Tried again with guest kernel-4.11.0-rc5+ from git://git.kernel.org/pub/scm/linux/kernel/git/torvalds/linux.git, the result is still bad which is 0.33Mpps. 

So it's a upstream bug ? May I open one bug for tracking it and close this bug ?

Comment 22 Quan Wenli 2017-06-15 06:51:57 UTC

(In reply to Quan Wenli from comment #21)
> (In reply to jason wang from comment #20)
> > (In reply to Quan Wenli from comment #18)
> > > (In reply to jason wang from comment #16)
> > > > (In reply to Quan Wenli from comment #15)
> > > > > Hi, jason, wei 
> > > > > 
> > > > > Please check following performance results, pps is increased with 1
> > > > > rx-frames to 128 rx-frames, but with performance drop with 256 rx-frames. is
> > > > > it expected?
> > > > > 
> > > > > 
> > > > > 
> > > > > Ｓteps: 
> > > > > 1. boot 2 vms in same bridge. 
> > > > > 2. run pktgen.sh on device eth0 on vm1. make sure the eth0's mac address on
> > > > > vm2 assigned in pktgen.sh script. 
> > > > > 3. gather pps result on vm2. 
> > > > > 
> > > > >  rx-frames      pkts/s
> > > > > -----------+--------------+
> > > > >      0         311290
> > > > > -----------+--------------+
> > > > >      1         311195
> > > > > -----------+--------------+
> > > > >      4         313300
> > > > > -----------+--------------+
> > > > >     16         315542
> > > > > -----------+--------------+
> > > > >     64         328584
> > > > > -----------+--------------+
> > > > >    128         329697
> > > > > -----------+--------------+
> > > > >    256         312774      ----------> drop compared rx-frames=128
> > > > > -----------+--------------+
> > > > 
> > > > Interesting, in my setup with 3.10.0-671.el7.x86_64.
> > > > 
> > > > rx-frames 0,   0.63Mpps
> > > > rx-frames 64,  0.99Mpps (+57%)
> > > > rx-frames 256, 0.99Mpps (+57%)
> > > > 
> > > > Have you pinned all threads in one numa nodes during testing?
> > > > 
> > > > Thanks
> > > 
> > > I tried with your image which guest is using 4.10.0+ kernel, the performance
> > > is up to 0.5Mpps, then I also tried with latest upstream 4.11.0-rc5+, the
> > > performance is still 0.33Mpps.
> > > 
> > > So no performance difference between rhel7.4 guest and latest upstream
> > > guest,but it seems an existed regression issue between 4.10.0+ and
> > > 4.11.0+rc5+ in upstream.
> > 
> > Can you try net.git or linux.git.
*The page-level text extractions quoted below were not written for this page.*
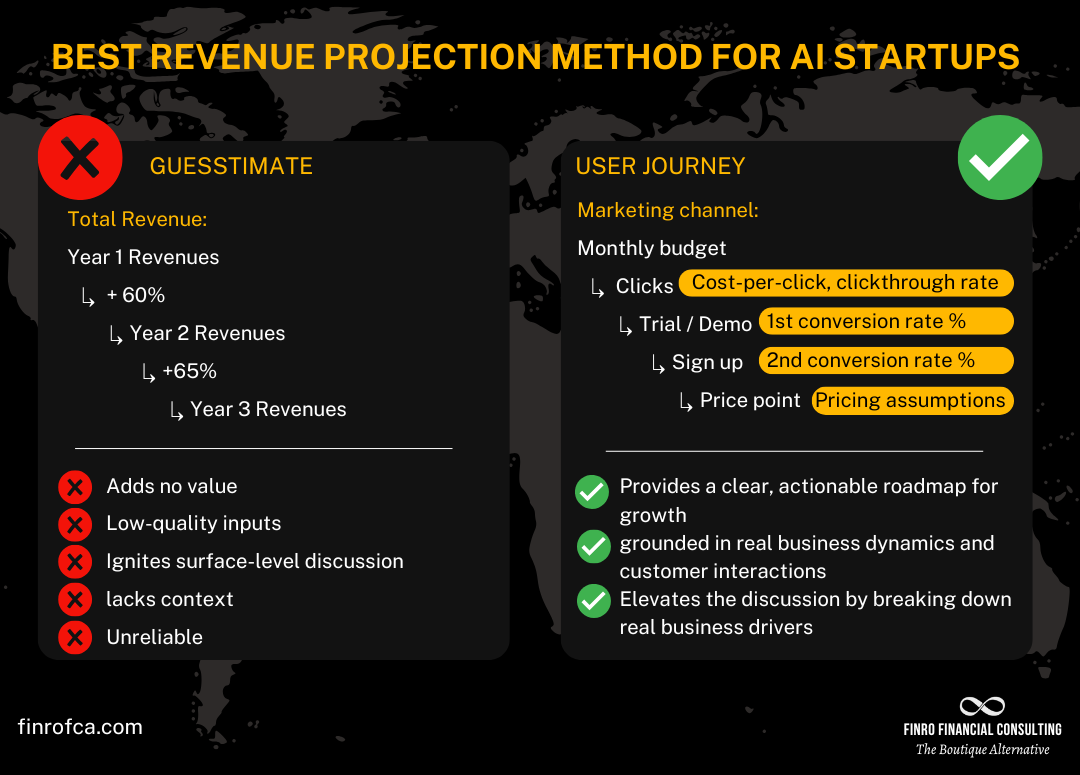 BEST REVENUE PROJECTION METHOD FOR AI STARTUPS

GUESSTIMATE

Total Revenue:

Year 1 Revenues

↳ + 60%

↳ Year 2 Revenues

↳ +65%

↳ Year 3 Revenues

Adds no value

Low-quality inputs

Ignites surface-level discussion

lacks context

Unreliable

USER JOURNEY

Marketing channel:

Monthly budget

↳ Clicks Cost-per-click, clickthrough rate

↳ Trial / Demo 1st conversion rate %

↳ Sign up 2nd conversion rate %

↳ Price point Pricing assumptions

Provides a clear, actionable roadmap for growth

grounded in real business dynamics and customer interactions

Elevates the discussion by breaking down real business drivers

finrofca.com

FINRO FINANCIAL CONSULTING
The Boutique Alternative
My image use net-next which is in fact a
> > development tree.
> > 
> > Thanks
> 
> Tried again with guest kernel-4.11.0-rc5+ from
> git://git.kernel.org/pub/scm/linux/kernel/git/torvalds/linux.git, the result
> is still bad which is 0.33Mpps. 
> 
> So it's a upstream bug ? May I open one bug for tracking it and close this
> bug ?

After check again, I found there is no regression in upstream, the root cause for regression pps between 4.10 to 4.11 is the different param in pktgen.sh. 

１. Both enabled dst (IP) and dst_mac, the pps performance was minium with 0.25. 

2. Only enabled dst_mac, the pps performance was middle with 0.32 which I got with 4.11-rc5+ kernel.

3. Only enabled dst(IP), the pps performance was maxium with 0.5 which I got with 4.10 kernel.

So there is regression in upstream.

And for this bug with only dst (IP), the pps performance was indeed improved with enlarging rx-frames. 

rx-frames 0,    0.50
rx-frames 1,    0.53
rx-frames 4,    0.56
rx-frames 64,   0.64


Base on above, change it to verified.

Comment 23 Quan Wenli 2017-06-19 05:17:18 UTC

> 
> After check again, I found there is no regression in upstream, the root
> cause for regression pps between 4.10 to 4.11 is the different param in
> pktgen.sh. 
> 
> １. Both enabled dst (IP) and dst_mac, the pps performance was minium with
> 0.25. 
> 
> 2. Only enabled dst_mac, the pps performance was middle with 0.32 which I
> got with 4.11-rc5+ kernel.
> 
> 3. Only enabled dst(IP), the pps performance was maxium with 0.5 which I got
> with 4.10 kernel.
> 
> So there is regression in upstream.

Should be no regression in upstream

Comment 25 errata-xmlrpc 2017-08-02 04:53:19 UTC

Since the problem described in this bug report should be
resolved in a recent advisory, it has been closed with a
resolution of ERRATA.

For information on the advisory, and where to find the updated
files, follow the link below.

If the solution does not work for you, open a new bug report.

https://access.redhat.com/errata/RHSA-2017:1842